● **Données de l'exercice**

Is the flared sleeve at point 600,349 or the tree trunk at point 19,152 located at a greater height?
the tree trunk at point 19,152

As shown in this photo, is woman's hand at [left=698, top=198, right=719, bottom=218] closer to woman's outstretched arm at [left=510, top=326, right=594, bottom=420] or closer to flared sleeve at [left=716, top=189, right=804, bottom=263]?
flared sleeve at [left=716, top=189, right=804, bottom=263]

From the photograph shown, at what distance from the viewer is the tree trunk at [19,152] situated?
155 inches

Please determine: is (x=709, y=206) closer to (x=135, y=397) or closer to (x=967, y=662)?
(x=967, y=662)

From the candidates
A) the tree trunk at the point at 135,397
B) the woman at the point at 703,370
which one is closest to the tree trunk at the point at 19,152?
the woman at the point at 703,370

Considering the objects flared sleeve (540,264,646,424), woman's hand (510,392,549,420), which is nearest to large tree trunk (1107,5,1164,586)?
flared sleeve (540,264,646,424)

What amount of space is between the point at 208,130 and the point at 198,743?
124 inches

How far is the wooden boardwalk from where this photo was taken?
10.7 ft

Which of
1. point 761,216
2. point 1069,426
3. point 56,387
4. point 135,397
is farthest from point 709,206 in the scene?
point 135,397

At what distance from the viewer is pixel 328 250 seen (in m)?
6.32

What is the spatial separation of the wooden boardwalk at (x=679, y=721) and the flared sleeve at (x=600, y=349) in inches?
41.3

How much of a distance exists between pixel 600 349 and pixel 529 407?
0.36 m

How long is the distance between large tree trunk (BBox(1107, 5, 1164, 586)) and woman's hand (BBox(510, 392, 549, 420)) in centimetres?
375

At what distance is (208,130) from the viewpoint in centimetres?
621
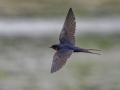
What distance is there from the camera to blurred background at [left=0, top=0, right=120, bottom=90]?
23.3 ft

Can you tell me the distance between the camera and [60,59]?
410 cm

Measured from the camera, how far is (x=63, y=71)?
7.54 m

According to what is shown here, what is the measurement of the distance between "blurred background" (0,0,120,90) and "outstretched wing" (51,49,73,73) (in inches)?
101

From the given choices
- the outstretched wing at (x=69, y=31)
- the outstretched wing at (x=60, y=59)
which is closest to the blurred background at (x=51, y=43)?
the outstretched wing at (x=69, y=31)

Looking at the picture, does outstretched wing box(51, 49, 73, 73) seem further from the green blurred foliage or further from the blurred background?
the green blurred foliage

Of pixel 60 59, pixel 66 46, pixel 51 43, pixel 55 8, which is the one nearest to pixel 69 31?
pixel 66 46

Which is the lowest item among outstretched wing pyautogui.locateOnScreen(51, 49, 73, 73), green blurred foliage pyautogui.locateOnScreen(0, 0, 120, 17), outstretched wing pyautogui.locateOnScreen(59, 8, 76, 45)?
outstretched wing pyautogui.locateOnScreen(51, 49, 73, 73)

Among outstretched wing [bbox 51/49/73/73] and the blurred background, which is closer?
outstretched wing [bbox 51/49/73/73]

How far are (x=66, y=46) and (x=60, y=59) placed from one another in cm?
34

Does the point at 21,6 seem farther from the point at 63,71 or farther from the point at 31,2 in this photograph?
the point at 63,71

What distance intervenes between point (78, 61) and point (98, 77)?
1.92 ft

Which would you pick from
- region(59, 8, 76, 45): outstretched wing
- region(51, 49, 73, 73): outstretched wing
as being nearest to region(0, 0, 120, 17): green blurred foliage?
region(59, 8, 76, 45): outstretched wing

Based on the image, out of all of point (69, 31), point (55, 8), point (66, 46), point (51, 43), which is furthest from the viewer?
point (55, 8)

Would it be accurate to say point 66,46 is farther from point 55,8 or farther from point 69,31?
point 55,8
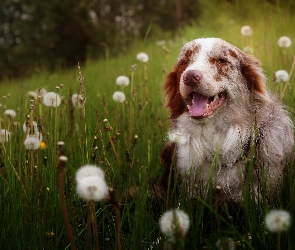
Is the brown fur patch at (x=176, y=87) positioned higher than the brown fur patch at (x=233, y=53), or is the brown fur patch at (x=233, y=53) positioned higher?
the brown fur patch at (x=233, y=53)

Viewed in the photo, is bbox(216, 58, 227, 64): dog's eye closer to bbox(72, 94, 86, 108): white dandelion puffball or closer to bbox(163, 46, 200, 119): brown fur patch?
bbox(163, 46, 200, 119): brown fur patch

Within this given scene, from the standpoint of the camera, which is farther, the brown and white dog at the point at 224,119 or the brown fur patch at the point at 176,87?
the brown fur patch at the point at 176,87

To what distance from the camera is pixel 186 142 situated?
3.00m

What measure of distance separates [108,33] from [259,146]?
39.3 ft

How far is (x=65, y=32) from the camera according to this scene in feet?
45.9

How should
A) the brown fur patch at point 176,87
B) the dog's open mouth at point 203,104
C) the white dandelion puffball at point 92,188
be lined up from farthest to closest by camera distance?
1. the brown fur patch at point 176,87
2. the dog's open mouth at point 203,104
3. the white dandelion puffball at point 92,188

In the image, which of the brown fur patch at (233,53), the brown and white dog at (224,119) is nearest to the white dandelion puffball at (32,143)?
the brown and white dog at (224,119)

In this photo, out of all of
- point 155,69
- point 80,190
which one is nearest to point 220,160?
point 80,190

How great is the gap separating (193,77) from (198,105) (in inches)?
Answer: 8.8

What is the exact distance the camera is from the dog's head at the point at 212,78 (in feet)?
9.09

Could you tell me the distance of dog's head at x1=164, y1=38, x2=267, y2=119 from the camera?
9.09 ft

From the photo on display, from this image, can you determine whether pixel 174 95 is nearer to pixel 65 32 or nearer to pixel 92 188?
pixel 92 188

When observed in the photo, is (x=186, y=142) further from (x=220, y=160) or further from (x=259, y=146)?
(x=259, y=146)

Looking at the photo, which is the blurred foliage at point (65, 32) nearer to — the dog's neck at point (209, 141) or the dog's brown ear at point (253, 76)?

● **Consigne**
Pouvez-vous recopier à l'identique l'intégralité du matériel ci-dessus, en laissant les images de côté ?

● **Résultat de l'exercice**
Is the flared sleeve at point 600,349 or the tree trunk at point 19,152 located at a greater height?
the tree trunk at point 19,152

As shown in this photo, is woman's hand at [left=698, top=198, right=719, bottom=218] closer to woman's outstretched arm at [left=510, top=326, right=594, bottom=420] or closer to flared sleeve at [left=716, top=189, right=804, bottom=263]?
flared sleeve at [left=716, top=189, right=804, bottom=263]

From the photograph shown, at what distance from the viewer is the tree trunk at [19,152] situated?
155 inches

Please determine: is (x=709, y=206) closer to (x=135, y=397) or closer to (x=967, y=662)?
(x=967, y=662)

From the candidates
A) the tree trunk at the point at 135,397
B) the woman at the point at 703,370
which one is closest to the tree trunk at the point at 19,152?
the woman at the point at 703,370

Considering the objects flared sleeve (540,264,646,424), woman's hand (510,392,549,420), which is nearest to large tree trunk (1107,5,1164,586)?
flared sleeve (540,264,646,424)

What amount of space is between the point at 208,130 and the point at 198,743?
124 inches

How far is the wooden boardwalk from where this photo was taken?
10.7 ft

Which of
1. point 761,216
2. point 1069,426
3. point 56,387
4. point 135,397
is farthest from point 709,206 in the scene?
point 135,397

At what distance from the viewer is pixel 328 250 seen (in m)?
6.32

What is the spatial separation of the wooden boardwalk at (x=679, y=721) and the flared sleeve at (x=600, y=349) in inches?
41.3

How much of a distance exists between pixel 600 349 and pixel 529 407?
0.36 m

How long is the distance between large tree trunk (BBox(1107, 5, 1164, 586)) and woman's hand (BBox(510, 392, 549, 420)) in centimetres?
375

At what distance is (208,130) from the viewpoint in centimetres?
621
What distance is there from the camera to blurred background at [left=0, top=0, right=120, bottom=90]?
23.3 ft

Can you tell me the distance between the camera and [60,59]?
410 cm

Measured from the camera, how far is (x=63, y=71)?
7.54 m

According to what is shown here, what is the measurement of the distance between "blurred background" (0,0,120,90) and "outstretched wing" (51,49,73,73) (in inches)?
101

From the given choices
- the outstretched wing at (x=69, y=31)
- the outstretched wing at (x=60, y=59)
which is closest to the blurred background at (x=51, y=43)?
the outstretched wing at (x=69, y=31)

Looking at the picture, does outstretched wing box(51, 49, 73, 73) seem further from the green blurred foliage or further from the blurred background?
the green blurred foliage

Of pixel 60 59, pixel 66 46, pixel 51 43, pixel 55 8, which is the one nearest to pixel 69 31?
pixel 66 46

Which is the lowest item among outstretched wing pyautogui.locateOnScreen(51, 49, 73, 73), green blurred foliage pyautogui.locateOnScreen(0, 0, 120, 17), outstretched wing pyautogui.locateOnScreen(59, 8, 76, 45)?
outstretched wing pyautogui.locateOnScreen(51, 49, 73, 73)

Among outstretched wing [bbox 51/49/73/73] and the blurred background, which is closer?
outstretched wing [bbox 51/49/73/73]

How far are (x=66, y=46) and (x=60, y=59) placed from one another in cm?
34

Does the point at 21,6 seem farther from the point at 63,71 or farther from the point at 31,2 in this photograph?
the point at 63,71

What distance intervenes between point (78, 61) and point (98, 77)?
1.92 ft

Which would you pick from
- region(59, 8, 76, 45): outstretched wing
- region(51, 49, 73, 73): outstretched wing
as being nearest to region(0, 0, 120, 17): green blurred foliage?
region(59, 8, 76, 45): outstretched wing

Based on the image, out of all of point (69, 31), point (55, 8), point (66, 46), point (51, 43), which is furthest from the viewer?
point (55, 8)

Would it be accurate to say point 66,46 is farther from point 55,8 or farther from point 69,31?
point 55,8
Is the brown fur patch at (x=176, y=87) positioned higher than the brown fur patch at (x=233, y=53), or is the brown fur patch at (x=233, y=53) positioned higher?
the brown fur patch at (x=233, y=53)

Viewed in the photo, is bbox(216, 58, 227, 64): dog's eye closer to bbox(72, 94, 86, 108): white dandelion puffball or closer to bbox(163, 46, 200, 119): brown fur patch?
bbox(163, 46, 200, 119): brown fur patch

Within this given scene, from the standpoint of the camera, which is farther, the brown and white dog at the point at 224,119 or the brown fur patch at the point at 176,87?
the brown fur patch at the point at 176,87

To what distance from the camera is pixel 186 142 situated?
3.00m

What measure of distance separates [108,33] from [259,146]?
39.3 ft

How far is (x=65, y=32) from the camera according to this scene in feet?
45.9

How should
A) the brown fur patch at point 176,87
B) the dog's open mouth at point 203,104
C) the white dandelion puffball at point 92,188
be lined up from farthest to closest by camera distance?
1. the brown fur patch at point 176,87
2. the dog's open mouth at point 203,104
3. the white dandelion puffball at point 92,188

In the image, which of the brown fur patch at (233,53), the brown and white dog at (224,119) is nearest to the white dandelion puffball at (32,143)?
the brown and white dog at (224,119)

In this photo, out of all of
- point 155,69
- point 80,190
which one is nearest to point 220,160?
point 80,190

How great is the gap separating (193,77) from (198,105) (in inches)?
Answer: 8.8

What is the exact distance the camera is from the dog's head at the point at 212,78 (in feet)?
9.09

Could you tell me the distance of dog's head at x1=164, y1=38, x2=267, y2=119 from the camera?
9.09 ft

From the photo on display, from this image, can you determine whether pixel 174 95 is nearer to pixel 65 32 or nearer to pixel 92 188?
pixel 92 188

When observed in the photo, is (x=186, y=142) further from (x=220, y=160) or further from (x=259, y=146)?
(x=259, y=146)

Looking at the photo, which is the blurred foliage at point (65, 32) nearer to — the dog's neck at point (209, 141) or the dog's brown ear at point (253, 76)?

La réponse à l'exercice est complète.